The data ▸
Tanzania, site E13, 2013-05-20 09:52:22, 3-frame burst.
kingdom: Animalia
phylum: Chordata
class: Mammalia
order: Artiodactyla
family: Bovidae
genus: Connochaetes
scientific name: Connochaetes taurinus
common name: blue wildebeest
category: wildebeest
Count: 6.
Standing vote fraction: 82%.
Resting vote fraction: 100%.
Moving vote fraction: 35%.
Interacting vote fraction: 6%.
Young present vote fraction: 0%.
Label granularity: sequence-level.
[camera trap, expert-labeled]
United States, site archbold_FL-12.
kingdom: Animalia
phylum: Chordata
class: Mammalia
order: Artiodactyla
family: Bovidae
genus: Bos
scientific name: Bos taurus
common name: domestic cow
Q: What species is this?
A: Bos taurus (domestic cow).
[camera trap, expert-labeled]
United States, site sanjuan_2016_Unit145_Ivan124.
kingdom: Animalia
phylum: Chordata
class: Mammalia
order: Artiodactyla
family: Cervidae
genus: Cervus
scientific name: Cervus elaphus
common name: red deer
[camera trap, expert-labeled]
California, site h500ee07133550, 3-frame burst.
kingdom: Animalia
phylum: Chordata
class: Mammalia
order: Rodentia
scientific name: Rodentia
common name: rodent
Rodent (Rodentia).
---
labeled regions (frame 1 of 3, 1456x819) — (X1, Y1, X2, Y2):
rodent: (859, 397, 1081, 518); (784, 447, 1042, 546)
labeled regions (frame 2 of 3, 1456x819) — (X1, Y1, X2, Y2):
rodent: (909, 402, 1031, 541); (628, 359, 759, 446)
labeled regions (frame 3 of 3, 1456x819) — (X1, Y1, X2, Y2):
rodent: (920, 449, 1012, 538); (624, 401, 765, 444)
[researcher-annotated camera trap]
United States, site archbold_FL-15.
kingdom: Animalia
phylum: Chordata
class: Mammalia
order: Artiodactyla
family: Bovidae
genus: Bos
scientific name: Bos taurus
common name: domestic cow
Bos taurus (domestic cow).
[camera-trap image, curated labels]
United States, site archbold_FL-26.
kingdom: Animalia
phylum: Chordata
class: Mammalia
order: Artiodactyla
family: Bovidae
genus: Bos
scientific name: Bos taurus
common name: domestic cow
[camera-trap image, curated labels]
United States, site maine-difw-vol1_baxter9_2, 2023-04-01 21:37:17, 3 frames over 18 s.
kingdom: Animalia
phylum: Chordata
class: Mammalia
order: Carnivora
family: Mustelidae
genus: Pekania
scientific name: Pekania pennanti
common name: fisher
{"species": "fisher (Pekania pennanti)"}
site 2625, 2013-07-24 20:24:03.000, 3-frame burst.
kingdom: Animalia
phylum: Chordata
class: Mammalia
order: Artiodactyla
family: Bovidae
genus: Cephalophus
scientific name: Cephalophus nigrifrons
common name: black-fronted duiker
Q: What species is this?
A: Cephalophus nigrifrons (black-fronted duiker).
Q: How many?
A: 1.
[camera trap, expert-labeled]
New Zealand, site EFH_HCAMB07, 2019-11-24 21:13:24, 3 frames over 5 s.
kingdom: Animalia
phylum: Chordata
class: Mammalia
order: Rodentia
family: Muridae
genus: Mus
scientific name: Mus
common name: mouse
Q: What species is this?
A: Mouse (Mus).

Task prompt ▸ After going through the entries, say how many lines contain the string "over". Nothing else belongs in the reply.

Task solution ▸ 2